TASK TO CARRY OUT » Images aside, the whole listing should be written out word for word.
- - -
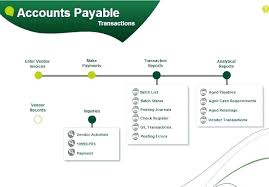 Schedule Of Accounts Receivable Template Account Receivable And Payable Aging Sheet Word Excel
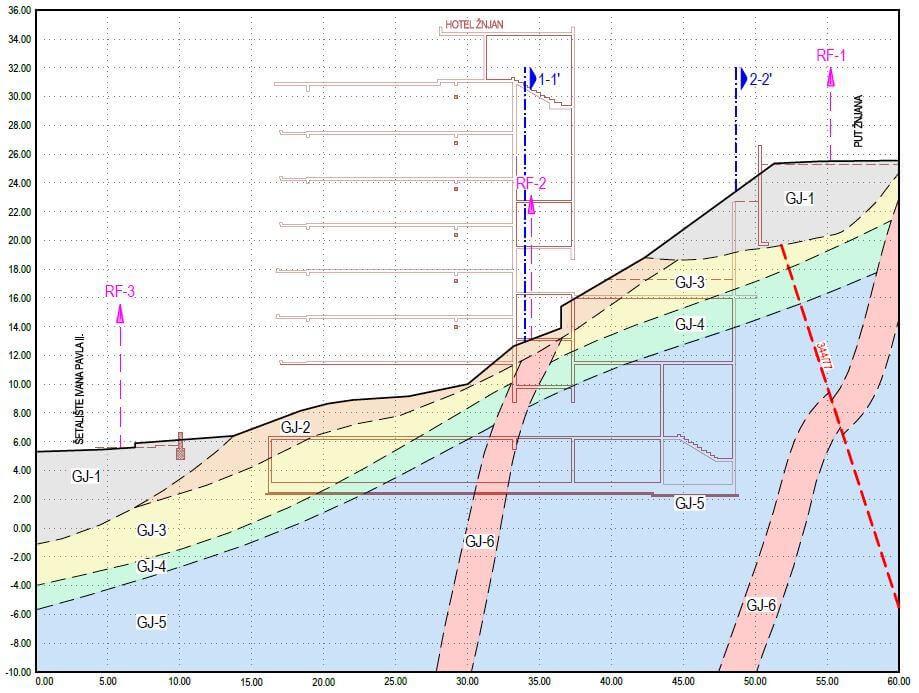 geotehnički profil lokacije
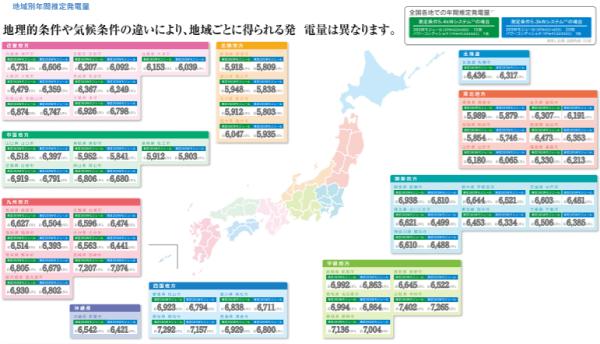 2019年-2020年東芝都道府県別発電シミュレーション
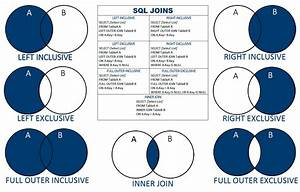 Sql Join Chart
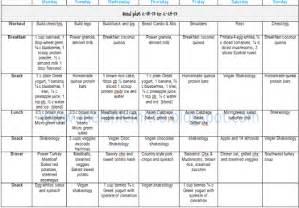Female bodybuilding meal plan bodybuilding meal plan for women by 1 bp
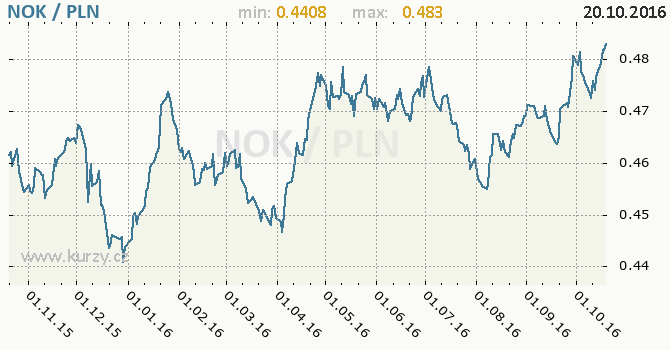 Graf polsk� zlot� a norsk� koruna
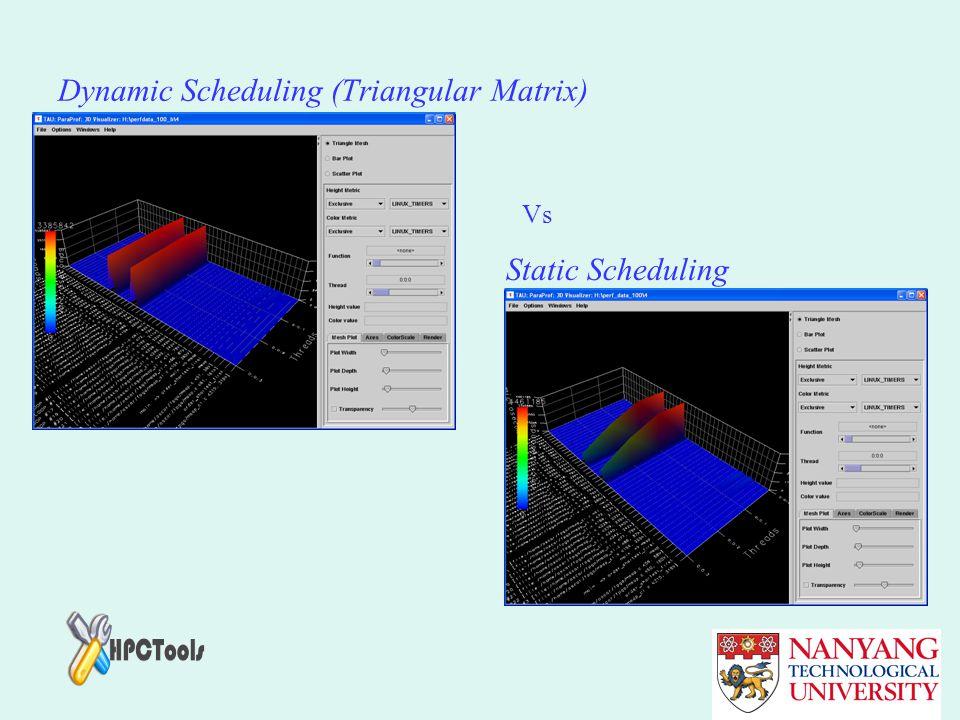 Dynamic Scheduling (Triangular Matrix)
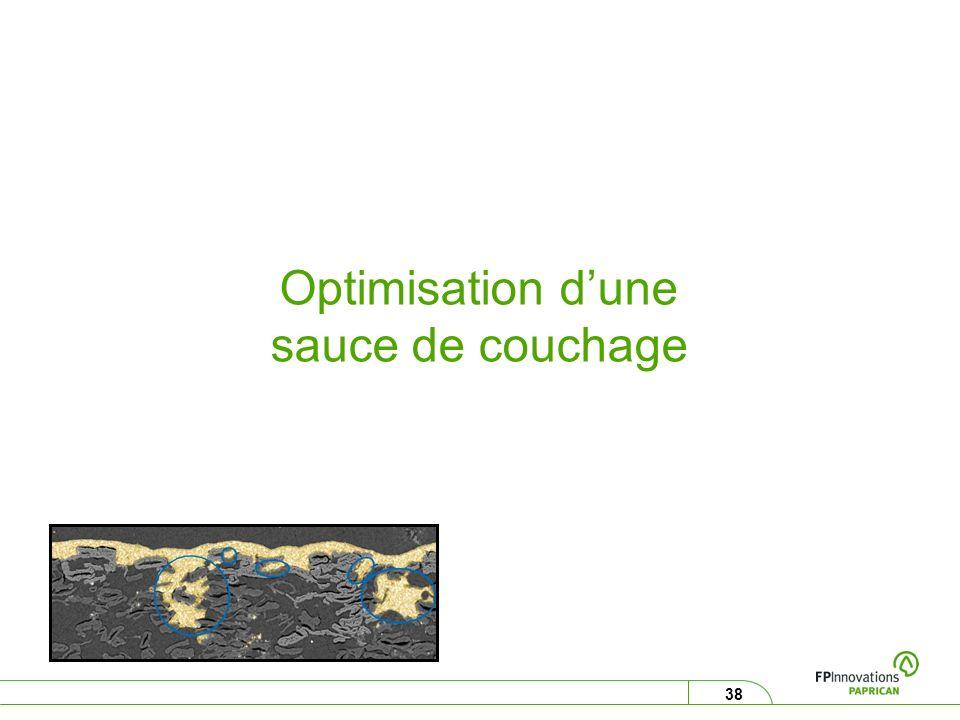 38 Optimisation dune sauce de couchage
- - -
OUTPUT »
 Schedule Of Accounts Receivable Template Account Receivable And Payable Aging Sheet Word Excel
 geotehnički profil lokacije
 2019年-2020年東芝都道府県別発電シミュレーション
 Sql Join Chart
Female bodybuilding meal plan bodybuilding meal plan for women by 1 bp
 Graf polsk� zlot� a norsk� koruna
 Dynamic Scheduling (Triangular Matrix)
 38 Optimisation dune sauce de couchage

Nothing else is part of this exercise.